KRaft vs ZooKeeper: The Key Differences
COMPARISON TABLE:
Aspect ZooKeeper Mode KRaft Mode
──────────────────────────────────────────────────────────────────
Separate service needed Yes (ZooKeeper) No
Minimum nodes (Kafka) 3 Kafka + 3 ZK = 6 3 (combined mode)
Leader election speed 5-30 seconds 100-300 ms
Max stable partitions ~200,000 Millions (tested at 3M+)
Metadata storage ZooKeeper znodes Kafka metadata log
Startup time (large) Slow (loads from ZK) Fast (local metadata log)
Supported since Original Kafka Kafka 2.8 (preview)

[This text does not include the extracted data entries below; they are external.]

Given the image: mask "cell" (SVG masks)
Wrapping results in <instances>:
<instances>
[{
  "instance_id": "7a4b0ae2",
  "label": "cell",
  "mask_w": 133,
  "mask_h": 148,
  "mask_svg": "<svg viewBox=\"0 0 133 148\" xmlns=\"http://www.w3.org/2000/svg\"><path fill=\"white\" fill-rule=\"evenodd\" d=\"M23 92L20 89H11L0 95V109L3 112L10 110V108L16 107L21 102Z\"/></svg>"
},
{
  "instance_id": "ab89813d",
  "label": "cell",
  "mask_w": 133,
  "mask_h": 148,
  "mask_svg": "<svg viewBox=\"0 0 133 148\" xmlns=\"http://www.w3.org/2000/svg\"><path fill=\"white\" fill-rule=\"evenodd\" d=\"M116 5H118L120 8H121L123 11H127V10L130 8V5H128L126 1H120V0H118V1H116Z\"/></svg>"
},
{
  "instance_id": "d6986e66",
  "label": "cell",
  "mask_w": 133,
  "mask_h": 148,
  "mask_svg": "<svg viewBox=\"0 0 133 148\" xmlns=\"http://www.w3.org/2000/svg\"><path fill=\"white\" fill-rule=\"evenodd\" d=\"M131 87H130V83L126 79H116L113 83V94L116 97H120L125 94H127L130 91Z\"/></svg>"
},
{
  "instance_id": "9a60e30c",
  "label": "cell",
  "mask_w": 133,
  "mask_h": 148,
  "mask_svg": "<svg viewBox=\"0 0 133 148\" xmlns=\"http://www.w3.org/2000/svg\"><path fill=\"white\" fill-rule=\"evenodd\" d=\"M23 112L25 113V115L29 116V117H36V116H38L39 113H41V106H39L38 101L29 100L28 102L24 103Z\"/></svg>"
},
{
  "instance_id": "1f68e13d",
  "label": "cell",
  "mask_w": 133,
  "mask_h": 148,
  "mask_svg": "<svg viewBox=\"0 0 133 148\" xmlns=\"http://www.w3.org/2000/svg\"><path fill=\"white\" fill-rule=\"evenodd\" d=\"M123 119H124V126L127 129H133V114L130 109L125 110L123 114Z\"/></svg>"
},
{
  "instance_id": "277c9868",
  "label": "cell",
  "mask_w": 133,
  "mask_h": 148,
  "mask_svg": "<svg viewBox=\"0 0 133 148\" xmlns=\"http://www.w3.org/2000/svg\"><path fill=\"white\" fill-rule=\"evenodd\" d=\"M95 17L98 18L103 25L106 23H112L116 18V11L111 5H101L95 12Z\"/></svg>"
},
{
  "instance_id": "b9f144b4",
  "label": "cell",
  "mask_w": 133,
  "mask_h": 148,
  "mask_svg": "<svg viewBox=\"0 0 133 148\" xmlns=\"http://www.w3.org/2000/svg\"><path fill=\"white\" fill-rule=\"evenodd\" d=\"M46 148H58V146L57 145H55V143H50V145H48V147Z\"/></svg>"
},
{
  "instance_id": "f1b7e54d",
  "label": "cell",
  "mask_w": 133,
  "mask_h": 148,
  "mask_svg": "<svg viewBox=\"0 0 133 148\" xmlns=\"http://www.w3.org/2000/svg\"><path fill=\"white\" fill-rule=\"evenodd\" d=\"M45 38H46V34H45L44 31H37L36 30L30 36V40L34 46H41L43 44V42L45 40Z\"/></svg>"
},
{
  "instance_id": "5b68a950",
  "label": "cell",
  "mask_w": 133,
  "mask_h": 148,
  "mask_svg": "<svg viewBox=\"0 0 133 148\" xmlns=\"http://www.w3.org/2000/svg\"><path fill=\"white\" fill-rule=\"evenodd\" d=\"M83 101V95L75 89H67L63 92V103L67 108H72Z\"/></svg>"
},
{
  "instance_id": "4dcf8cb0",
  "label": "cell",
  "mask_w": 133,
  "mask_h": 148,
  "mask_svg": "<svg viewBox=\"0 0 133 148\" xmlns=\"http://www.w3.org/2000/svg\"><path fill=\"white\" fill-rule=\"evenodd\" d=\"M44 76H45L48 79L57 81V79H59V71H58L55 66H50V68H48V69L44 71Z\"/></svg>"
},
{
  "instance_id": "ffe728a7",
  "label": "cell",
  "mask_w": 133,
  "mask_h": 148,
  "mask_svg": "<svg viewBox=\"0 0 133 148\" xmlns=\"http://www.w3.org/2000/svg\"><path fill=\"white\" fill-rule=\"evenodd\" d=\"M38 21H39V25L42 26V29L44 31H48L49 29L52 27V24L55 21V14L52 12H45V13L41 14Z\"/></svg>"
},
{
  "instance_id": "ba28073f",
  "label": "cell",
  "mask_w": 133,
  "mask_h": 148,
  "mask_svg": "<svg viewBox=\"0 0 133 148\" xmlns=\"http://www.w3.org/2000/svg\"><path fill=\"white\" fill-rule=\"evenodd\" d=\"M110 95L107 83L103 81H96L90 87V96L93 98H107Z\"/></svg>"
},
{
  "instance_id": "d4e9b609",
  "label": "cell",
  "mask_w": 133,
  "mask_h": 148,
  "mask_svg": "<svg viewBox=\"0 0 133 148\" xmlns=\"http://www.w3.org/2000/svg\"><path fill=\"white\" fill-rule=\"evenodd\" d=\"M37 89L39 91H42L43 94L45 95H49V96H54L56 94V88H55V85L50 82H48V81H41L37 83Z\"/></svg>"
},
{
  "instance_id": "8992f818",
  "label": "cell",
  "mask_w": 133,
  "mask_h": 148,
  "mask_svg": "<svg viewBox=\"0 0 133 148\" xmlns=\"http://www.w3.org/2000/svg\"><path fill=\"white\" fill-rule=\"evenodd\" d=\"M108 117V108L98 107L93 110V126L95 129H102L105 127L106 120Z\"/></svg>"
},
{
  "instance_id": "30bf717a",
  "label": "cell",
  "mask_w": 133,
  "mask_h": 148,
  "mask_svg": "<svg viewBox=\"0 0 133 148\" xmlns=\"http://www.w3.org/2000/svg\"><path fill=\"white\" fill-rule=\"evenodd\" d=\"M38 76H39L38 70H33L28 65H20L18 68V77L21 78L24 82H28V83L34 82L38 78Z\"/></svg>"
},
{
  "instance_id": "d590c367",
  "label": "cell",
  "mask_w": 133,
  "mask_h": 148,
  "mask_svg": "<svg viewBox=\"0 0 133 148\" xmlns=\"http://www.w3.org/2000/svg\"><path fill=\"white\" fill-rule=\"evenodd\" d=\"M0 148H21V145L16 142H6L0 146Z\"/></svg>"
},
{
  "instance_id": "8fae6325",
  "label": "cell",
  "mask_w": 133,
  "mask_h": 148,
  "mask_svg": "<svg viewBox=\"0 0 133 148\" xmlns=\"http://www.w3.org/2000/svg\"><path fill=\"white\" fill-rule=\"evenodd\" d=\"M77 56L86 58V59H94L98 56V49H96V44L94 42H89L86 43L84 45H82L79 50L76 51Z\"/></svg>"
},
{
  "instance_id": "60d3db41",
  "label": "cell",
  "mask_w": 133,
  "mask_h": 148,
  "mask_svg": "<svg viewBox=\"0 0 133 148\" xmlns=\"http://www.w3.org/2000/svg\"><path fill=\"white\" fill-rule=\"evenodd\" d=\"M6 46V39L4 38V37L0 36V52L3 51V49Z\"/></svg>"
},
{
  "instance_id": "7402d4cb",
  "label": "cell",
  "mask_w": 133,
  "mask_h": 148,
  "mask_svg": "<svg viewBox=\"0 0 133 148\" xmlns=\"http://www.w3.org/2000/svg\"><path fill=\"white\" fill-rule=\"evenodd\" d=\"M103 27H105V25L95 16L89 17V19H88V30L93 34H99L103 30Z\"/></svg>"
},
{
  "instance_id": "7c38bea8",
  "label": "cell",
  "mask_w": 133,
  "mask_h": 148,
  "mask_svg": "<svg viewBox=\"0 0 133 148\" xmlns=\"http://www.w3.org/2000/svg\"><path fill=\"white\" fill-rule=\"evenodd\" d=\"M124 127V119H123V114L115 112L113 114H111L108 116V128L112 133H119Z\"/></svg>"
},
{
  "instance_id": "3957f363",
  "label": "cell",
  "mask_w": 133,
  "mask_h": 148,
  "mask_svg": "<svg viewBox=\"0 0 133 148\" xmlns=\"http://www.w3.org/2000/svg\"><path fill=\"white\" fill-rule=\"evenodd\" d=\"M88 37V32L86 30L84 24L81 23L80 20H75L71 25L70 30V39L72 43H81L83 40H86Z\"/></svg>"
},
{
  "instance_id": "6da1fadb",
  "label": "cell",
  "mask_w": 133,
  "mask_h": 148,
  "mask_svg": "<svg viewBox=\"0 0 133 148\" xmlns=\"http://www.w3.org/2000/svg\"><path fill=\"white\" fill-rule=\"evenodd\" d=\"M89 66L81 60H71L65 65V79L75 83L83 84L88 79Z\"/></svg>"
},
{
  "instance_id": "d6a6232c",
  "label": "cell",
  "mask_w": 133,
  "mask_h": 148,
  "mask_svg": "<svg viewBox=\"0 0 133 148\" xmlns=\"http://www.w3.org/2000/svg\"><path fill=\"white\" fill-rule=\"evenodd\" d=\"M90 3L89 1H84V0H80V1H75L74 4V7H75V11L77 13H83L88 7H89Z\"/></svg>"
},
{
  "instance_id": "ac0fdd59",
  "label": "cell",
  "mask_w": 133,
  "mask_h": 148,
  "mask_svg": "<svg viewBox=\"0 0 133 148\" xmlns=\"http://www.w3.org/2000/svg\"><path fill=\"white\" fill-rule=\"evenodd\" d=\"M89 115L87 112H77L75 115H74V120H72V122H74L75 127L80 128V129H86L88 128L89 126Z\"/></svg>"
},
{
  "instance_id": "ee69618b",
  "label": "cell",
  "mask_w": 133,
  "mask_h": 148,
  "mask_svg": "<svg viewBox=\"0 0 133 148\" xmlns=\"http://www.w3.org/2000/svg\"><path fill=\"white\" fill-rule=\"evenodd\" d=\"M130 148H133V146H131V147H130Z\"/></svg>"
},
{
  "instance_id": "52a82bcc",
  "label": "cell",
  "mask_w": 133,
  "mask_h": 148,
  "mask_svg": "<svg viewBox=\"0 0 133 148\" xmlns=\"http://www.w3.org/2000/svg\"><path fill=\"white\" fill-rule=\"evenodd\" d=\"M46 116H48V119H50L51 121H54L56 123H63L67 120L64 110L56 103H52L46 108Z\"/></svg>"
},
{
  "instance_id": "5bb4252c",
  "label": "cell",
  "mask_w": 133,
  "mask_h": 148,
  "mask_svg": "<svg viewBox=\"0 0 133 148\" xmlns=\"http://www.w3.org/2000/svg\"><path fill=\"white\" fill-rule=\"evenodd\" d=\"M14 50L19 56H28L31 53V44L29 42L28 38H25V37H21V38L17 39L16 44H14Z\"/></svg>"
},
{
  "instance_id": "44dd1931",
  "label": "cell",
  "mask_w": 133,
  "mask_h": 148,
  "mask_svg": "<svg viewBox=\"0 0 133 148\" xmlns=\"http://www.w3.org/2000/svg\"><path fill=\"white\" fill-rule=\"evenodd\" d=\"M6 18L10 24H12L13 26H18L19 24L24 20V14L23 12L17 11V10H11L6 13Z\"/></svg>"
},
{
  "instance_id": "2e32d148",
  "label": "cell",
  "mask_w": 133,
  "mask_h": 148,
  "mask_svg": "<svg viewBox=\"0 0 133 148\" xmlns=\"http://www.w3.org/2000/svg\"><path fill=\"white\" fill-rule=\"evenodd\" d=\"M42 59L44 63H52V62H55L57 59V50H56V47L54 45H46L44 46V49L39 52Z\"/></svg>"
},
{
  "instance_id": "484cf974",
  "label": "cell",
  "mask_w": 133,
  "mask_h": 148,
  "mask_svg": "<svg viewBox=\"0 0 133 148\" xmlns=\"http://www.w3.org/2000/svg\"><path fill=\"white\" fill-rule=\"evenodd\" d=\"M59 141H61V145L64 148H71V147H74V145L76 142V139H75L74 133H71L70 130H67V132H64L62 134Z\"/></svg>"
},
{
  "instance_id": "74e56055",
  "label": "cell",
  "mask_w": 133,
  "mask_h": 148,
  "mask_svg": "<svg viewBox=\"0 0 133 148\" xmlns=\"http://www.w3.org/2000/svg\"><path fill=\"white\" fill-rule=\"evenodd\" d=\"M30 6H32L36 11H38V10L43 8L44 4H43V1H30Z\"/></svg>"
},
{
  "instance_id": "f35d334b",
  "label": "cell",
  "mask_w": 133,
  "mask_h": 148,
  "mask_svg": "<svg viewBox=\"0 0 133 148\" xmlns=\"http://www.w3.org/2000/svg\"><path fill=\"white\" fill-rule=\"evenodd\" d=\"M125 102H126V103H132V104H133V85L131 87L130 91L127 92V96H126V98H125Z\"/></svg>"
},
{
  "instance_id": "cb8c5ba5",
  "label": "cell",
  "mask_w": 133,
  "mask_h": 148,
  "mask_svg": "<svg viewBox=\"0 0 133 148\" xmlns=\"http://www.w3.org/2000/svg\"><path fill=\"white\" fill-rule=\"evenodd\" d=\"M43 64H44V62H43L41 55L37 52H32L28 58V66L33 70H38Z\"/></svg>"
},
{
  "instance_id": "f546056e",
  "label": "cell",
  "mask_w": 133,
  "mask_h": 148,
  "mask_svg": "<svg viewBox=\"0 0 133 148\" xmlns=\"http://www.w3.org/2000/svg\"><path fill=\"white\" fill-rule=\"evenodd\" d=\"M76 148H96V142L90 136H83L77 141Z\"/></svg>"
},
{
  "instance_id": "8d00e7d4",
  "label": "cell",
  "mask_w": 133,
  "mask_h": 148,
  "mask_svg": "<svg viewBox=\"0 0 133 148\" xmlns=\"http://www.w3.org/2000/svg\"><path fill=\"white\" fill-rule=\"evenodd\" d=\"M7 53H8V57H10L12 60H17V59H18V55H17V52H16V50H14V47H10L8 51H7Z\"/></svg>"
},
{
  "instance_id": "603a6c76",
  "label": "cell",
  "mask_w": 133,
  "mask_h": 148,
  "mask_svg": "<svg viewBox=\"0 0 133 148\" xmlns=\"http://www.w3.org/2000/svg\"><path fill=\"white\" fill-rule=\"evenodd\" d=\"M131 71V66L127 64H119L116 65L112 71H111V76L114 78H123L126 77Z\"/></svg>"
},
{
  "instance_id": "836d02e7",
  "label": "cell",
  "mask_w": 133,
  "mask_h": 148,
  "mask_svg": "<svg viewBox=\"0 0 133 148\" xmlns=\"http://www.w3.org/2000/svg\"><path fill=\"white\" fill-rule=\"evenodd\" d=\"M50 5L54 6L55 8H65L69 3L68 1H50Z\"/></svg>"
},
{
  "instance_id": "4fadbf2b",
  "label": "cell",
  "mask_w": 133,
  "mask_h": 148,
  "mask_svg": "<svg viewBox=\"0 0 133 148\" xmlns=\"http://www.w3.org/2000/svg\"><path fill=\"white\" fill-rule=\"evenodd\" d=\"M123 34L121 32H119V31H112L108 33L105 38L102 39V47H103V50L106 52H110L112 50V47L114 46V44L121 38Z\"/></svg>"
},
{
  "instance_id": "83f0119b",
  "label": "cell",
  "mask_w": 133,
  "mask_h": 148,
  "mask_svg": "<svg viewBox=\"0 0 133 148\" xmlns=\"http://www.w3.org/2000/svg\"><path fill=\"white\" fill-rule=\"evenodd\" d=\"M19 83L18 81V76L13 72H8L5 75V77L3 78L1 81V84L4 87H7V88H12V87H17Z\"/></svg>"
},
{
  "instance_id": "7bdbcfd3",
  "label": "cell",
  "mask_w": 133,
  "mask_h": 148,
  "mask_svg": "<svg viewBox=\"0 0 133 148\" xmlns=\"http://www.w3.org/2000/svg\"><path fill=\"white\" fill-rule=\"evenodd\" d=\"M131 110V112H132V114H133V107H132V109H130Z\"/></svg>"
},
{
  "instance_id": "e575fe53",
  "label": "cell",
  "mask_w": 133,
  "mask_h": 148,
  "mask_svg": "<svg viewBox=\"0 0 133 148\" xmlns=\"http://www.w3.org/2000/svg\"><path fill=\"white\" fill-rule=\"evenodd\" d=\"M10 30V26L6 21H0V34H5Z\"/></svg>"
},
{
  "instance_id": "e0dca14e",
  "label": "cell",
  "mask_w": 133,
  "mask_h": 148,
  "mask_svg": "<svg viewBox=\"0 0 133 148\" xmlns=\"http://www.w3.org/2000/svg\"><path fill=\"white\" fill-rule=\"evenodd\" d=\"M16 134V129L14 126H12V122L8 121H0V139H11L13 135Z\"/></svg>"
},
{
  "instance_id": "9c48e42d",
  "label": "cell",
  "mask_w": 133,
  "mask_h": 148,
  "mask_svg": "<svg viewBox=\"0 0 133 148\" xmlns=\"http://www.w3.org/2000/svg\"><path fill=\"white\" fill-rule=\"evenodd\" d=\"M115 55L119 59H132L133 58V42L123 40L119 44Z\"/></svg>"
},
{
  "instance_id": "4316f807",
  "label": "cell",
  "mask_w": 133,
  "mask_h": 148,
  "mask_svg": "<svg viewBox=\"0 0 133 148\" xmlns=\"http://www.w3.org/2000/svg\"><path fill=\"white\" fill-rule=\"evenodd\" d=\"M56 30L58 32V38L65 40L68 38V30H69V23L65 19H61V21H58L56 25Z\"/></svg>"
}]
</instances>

Kafka 3.3 (stable default)
Kafka 3.5 (production ready)
Future support Deprecated All future development
When to Use KRaft Today
As of Kafka 3.5+, KRaft mode is production-ready and recommended for all new deployments. ZooKeeper mode is still functional but is no longer receiving new feature development. Confluent's managed Kafka service (Confluent Cloud) runs on KRaft. The Apache Kafka community's roadmap targets removing ZooKeeper support in a future major version.

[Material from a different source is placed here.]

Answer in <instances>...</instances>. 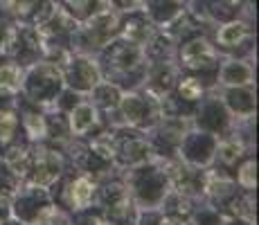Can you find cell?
Listing matches in <instances>:
<instances>
[{"label": "cell", "mask_w": 259, "mask_h": 225, "mask_svg": "<svg viewBox=\"0 0 259 225\" xmlns=\"http://www.w3.org/2000/svg\"><path fill=\"white\" fill-rule=\"evenodd\" d=\"M14 38V32L9 25H0V50H5Z\"/></svg>", "instance_id": "cell-15"}, {"label": "cell", "mask_w": 259, "mask_h": 225, "mask_svg": "<svg viewBox=\"0 0 259 225\" xmlns=\"http://www.w3.org/2000/svg\"><path fill=\"white\" fill-rule=\"evenodd\" d=\"M124 113L131 119H140L144 115V102L140 97H126L124 99Z\"/></svg>", "instance_id": "cell-8"}, {"label": "cell", "mask_w": 259, "mask_h": 225, "mask_svg": "<svg viewBox=\"0 0 259 225\" xmlns=\"http://www.w3.org/2000/svg\"><path fill=\"white\" fill-rule=\"evenodd\" d=\"M57 160L52 156H43L38 160V169H36V183L38 185H50L57 178Z\"/></svg>", "instance_id": "cell-3"}, {"label": "cell", "mask_w": 259, "mask_h": 225, "mask_svg": "<svg viewBox=\"0 0 259 225\" xmlns=\"http://www.w3.org/2000/svg\"><path fill=\"white\" fill-rule=\"evenodd\" d=\"M181 95L185 99H196L198 95H201V86H198L194 79H185V81L181 83Z\"/></svg>", "instance_id": "cell-10"}, {"label": "cell", "mask_w": 259, "mask_h": 225, "mask_svg": "<svg viewBox=\"0 0 259 225\" xmlns=\"http://www.w3.org/2000/svg\"><path fill=\"white\" fill-rule=\"evenodd\" d=\"M95 124V111L88 104H81V106L74 108L72 113V131L74 133H86Z\"/></svg>", "instance_id": "cell-2"}, {"label": "cell", "mask_w": 259, "mask_h": 225, "mask_svg": "<svg viewBox=\"0 0 259 225\" xmlns=\"http://www.w3.org/2000/svg\"><path fill=\"white\" fill-rule=\"evenodd\" d=\"M239 70H241V74H243V79H239V83L248 81V79H250V68L241 66V68H239ZM223 77H226V81H230V83H232V79H237V68H235V66H232V74H230V72H226V74H223ZM235 83H237V81H235Z\"/></svg>", "instance_id": "cell-13"}, {"label": "cell", "mask_w": 259, "mask_h": 225, "mask_svg": "<svg viewBox=\"0 0 259 225\" xmlns=\"http://www.w3.org/2000/svg\"><path fill=\"white\" fill-rule=\"evenodd\" d=\"M27 124H29V128H32V135H43V119L41 117H34V115H29Z\"/></svg>", "instance_id": "cell-16"}, {"label": "cell", "mask_w": 259, "mask_h": 225, "mask_svg": "<svg viewBox=\"0 0 259 225\" xmlns=\"http://www.w3.org/2000/svg\"><path fill=\"white\" fill-rule=\"evenodd\" d=\"M34 3H36V0H9L12 9H14V12H18V14H27V12H32Z\"/></svg>", "instance_id": "cell-12"}, {"label": "cell", "mask_w": 259, "mask_h": 225, "mask_svg": "<svg viewBox=\"0 0 259 225\" xmlns=\"http://www.w3.org/2000/svg\"><path fill=\"white\" fill-rule=\"evenodd\" d=\"M138 59H140V52H138L133 45H122L115 52V61L122 63V66H133Z\"/></svg>", "instance_id": "cell-7"}, {"label": "cell", "mask_w": 259, "mask_h": 225, "mask_svg": "<svg viewBox=\"0 0 259 225\" xmlns=\"http://www.w3.org/2000/svg\"><path fill=\"white\" fill-rule=\"evenodd\" d=\"M91 198H93V183L88 178H79L72 185V203L77 207H83V205H88Z\"/></svg>", "instance_id": "cell-4"}, {"label": "cell", "mask_w": 259, "mask_h": 225, "mask_svg": "<svg viewBox=\"0 0 259 225\" xmlns=\"http://www.w3.org/2000/svg\"><path fill=\"white\" fill-rule=\"evenodd\" d=\"M21 81V70L16 66H3L0 68V86L7 88H16Z\"/></svg>", "instance_id": "cell-6"}, {"label": "cell", "mask_w": 259, "mask_h": 225, "mask_svg": "<svg viewBox=\"0 0 259 225\" xmlns=\"http://www.w3.org/2000/svg\"><path fill=\"white\" fill-rule=\"evenodd\" d=\"M160 225H183L181 221H174V218H167V221H162Z\"/></svg>", "instance_id": "cell-18"}, {"label": "cell", "mask_w": 259, "mask_h": 225, "mask_svg": "<svg viewBox=\"0 0 259 225\" xmlns=\"http://www.w3.org/2000/svg\"><path fill=\"white\" fill-rule=\"evenodd\" d=\"M14 126H16V119L9 113H0V140H7L12 135Z\"/></svg>", "instance_id": "cell-9"}, {"label": "cell", "mask_w": 259, "mask_h": 225, "mask_svg": "<svg viewBox=\"0 0 259 225\" xmlns=\"http://www.w3.org/2000/svg\"><path fill=\"white\" fill-rule=\"evenodd\" d=\"M246 32H248L246 25H241V23L226 25V27H221V32H219V41H221L223 45H235L246 36Z\"/></svg>", "instance_id": "cell-5"}, {"label": "cell", "mask_w": 259, "mask_h": 225, "mask_svg": "<svg viewBox=\"0 0 259 225\" xmlns=\"http://www.w3.org/2000/svg\"><path fill=\"white\" fill-rule=\"evenodd\" d=\"M88 3H91V0H70L72 7H86Z\"/></svg>", "instance_id": "cell-17"}, {"label": "cell", "mask_w": 259, "mask_h": 225, "mask_svg": "<svg viewBox=\"0 0 259 225\" xmlns=\"http://www.w3.org/2000/svg\"><path fill=\"white\" fill-rule=\"evenodd\" d=\"M221 151H223V156H221V158L226 160V162H232V160H237L239 156H241V144H237V142L223 144Z\"/></svg>", "instance_id": "cell-11"}, {"label": "cell", "mask_w": 259, "mask_h": 225, "mask_svg": "<svg viewBox=\"0 0 259 225\" xmlns=\"http://www.w3.org/2000/svg\"><path fill=\"white\" fill-rule=\"evenodd\" d=\"M252 169H255V162H248L246 167L241 169V183L246 185V187H252V185H255V178H252Z\"/></svg>", "instance_id": "cell-14"}, {"label": "cell", "mask_w": 259, "mask_h": 225, "mask_svg": "<svg viewBox=\"0 0 259 225\" xmlns=\"http://www.w3.org/2000/svg\"><path fill=\"white\" fill-rule=\"evenodd\" d=\"M183 61H185V66H189V68L207 66V63L214 61V50L207 45V41L196 38V41L187 43L185 48H183Z\"/></svg>", "instance_id": "cell-1"}]
</instances>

For existing ZooKeeper-based clusters, plan a migration during your next major version upgrade cycle. For all new Kafka deployments, start with KRaft from day one.
Key Points
- KRaft eliminates the ZooKeeper dependency by building cluster coordination directly into Kafka using the Raft consensus protocol.
- KRaft controllers form a Raft quorum that stores and replicates all cluster metadata in an internal metadata log (a special Kafka topic).
- Nodes can have three roles: controller only, broker only, or combined (both). Combined mode simplifies small cluster setups.
- KRaft reduces leader election time from seconds to milliseconds and scales to millions of partitions versus ZooKeeper's ~200,000 limit.
- Setting up KRaft requires: generating a cluster UUID, formatting storage, configuring process.roles, node.id, and controller.quorum.voters, then starting the brokers.
- KRaft is production-ready in Kafka 3.3+ and the recommended mode for all new Kafka deployments. ZooKeeper mode is deprecated.